Dataset entries
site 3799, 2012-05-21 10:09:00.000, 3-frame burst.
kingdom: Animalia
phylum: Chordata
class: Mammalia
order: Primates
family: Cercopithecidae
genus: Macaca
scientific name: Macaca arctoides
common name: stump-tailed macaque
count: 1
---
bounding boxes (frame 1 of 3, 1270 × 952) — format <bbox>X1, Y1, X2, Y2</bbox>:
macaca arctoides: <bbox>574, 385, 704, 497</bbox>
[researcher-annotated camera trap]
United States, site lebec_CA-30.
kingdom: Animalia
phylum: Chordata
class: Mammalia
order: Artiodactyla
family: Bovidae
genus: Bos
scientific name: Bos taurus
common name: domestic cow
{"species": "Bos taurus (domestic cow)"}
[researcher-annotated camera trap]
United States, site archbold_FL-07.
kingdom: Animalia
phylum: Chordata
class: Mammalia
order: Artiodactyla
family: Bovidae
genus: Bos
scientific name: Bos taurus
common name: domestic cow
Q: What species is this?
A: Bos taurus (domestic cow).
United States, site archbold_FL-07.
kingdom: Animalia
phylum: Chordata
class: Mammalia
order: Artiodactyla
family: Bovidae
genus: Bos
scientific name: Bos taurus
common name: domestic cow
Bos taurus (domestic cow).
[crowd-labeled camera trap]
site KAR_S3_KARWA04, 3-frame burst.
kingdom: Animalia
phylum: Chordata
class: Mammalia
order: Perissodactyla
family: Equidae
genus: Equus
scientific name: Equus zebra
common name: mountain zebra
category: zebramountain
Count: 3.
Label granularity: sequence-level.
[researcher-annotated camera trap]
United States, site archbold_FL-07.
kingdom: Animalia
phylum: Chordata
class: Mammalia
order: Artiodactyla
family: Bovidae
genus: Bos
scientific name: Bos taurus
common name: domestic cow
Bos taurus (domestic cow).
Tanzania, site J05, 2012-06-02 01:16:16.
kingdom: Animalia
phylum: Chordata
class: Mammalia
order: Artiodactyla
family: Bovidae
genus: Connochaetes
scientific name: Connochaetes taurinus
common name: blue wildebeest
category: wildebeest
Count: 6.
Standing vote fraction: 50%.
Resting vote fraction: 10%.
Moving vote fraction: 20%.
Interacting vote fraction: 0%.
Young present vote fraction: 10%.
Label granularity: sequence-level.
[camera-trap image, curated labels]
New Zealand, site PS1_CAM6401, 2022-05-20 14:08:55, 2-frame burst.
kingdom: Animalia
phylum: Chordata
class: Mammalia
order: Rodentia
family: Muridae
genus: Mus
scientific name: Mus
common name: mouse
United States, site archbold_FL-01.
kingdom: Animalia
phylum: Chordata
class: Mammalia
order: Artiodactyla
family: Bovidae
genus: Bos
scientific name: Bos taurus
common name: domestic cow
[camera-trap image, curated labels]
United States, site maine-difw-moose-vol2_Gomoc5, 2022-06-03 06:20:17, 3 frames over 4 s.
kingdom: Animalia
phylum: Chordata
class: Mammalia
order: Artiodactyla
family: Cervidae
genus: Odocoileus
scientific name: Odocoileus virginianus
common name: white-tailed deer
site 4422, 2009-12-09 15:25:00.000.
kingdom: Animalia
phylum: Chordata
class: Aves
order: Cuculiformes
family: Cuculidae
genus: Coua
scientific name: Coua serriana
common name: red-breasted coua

## [Exercise goal]
Restate each record word for word.

## [Result of this task]
site 3799, 2012-05-21 10:09:00.000, 3-frame burst.
kingdom: Animalia
phylum: Chordata
class: Mammalia
order: Primates
family: Cercopithecidae
genus: Macaca
scientific name: Macaca arctoides
common name: stump-tailed macaque
count: 1
---
bounding boxes (frame 1 of 3, 1270 × 952) — format <bbox>X1, Y1, X2, Y2</bbox>:
macaca arctoides: <bbox>574, 385, 704, 497</bbox>
[researcher-annotated camera trap]
United States, site lebec_CA-30.
kingdom: Animalia
phylum: Chordata
class: Mammalia
order: Artiodactyla
family: Bovidae
genus: Bos
scientific name: Bos taurus
common name: domestic cow
{"species": "Bos taurus (domestic cow)"}
[researcher-annotated camera trap]
United States, site archbold_FL-07.
kingdom: Animalia
phylum: Chordata
class: Mammalia
order: Artiodactyla
family: Bovidae
genus: Bos
scientific name: Bos taurus
common name: domestic cow
Q: What species is this?
A: Bos taurus (domestic cow).
United States, site archbold_FL-07.
kingdom: Animalia
phylum: Chordata
class: Mammalia
order: Artiodactyla
family: Bovidae
genus: Bos
scientific name: Bos taurus
common name: domestic cow
Bos taurus (domestic cow).
[crowd-labeled camera trap]
site KAR_S3_KARWA04, 3-frame burst.
kingdom: Animalia
phylum: Chordata
class: Mammalia
order: Perissodactyla
family: Equidae
genus: Equus
scientific name: Equus zebra
common name: mountain zebra
category: zebramountain
Count: 3.
Label granularity: sequence-level.
[researcher-annotated camera trap]
United States, site archbold_FL-07.
kingdom: Animalia
phylum: Chordata
class: Mammalia
order: Artiodactyla
family: Bovidae
genus: Bos
scientific name: Bos taurus
common name: domestic cow
Bos taurus (domestic cow).
Tanzania, site J05, 2012-06-02 01:16:16.
kingdom: Animalia
phylum: Chordata
class: Mammalia
order: Artiodactyla
family: Bovidae
genus: Connochaetes
scientific name: Connochaetes taurinus
common name: blue wildebeest
category: wildebeest
Count: 6.
Standing vote fraction: 50%.
Resting vote fraction: 10%.
Moving vote fraction: 20%.
Interacting vote fraction: 0%.
Young present vote fraction: 10%.
Label granularity: sequence-level.
[camera-trap image, curated labels]
New Zealand, site PS1_CAM6401, 2022-05-20 14:08:55, 2-frame burst.
kingdom: Animalia
phylum: Chordata
class: Mammalia
order: Rodentia
family: Muridae
genus: Mus
scientific name: Mus
common name: mouse
United States, site archbold_FL-01.
kingdom: Animalia
phylum: Chordata
class: Mammalia
order: Artiodactyla
family: Bovidae
genus: Bos
scientific name: Bos taurus
common name: domestic cow
[camera-trap image, curated labels]
United States, site maine-difw-moose-vol2_Gomoc5, 2022-06-03 06:20:17, 3 frames over 4 s.
kingdom: Animalia
phylum: Chordata
class: Mammalia
order: Artiodactyla
family: Cervidae
genus: Odocoileus
scientific name: Odocoileus virginianus
common name: white-tailed deer
site 4422, 2009-12-09 15:25:00.000.
kingdom: Animalia
phylum: Chordata
class: Aves
order: Cuculiformes
family: Cuculidae
genus: Coua
scientific name: Coua serriana
common name: red-breasted coua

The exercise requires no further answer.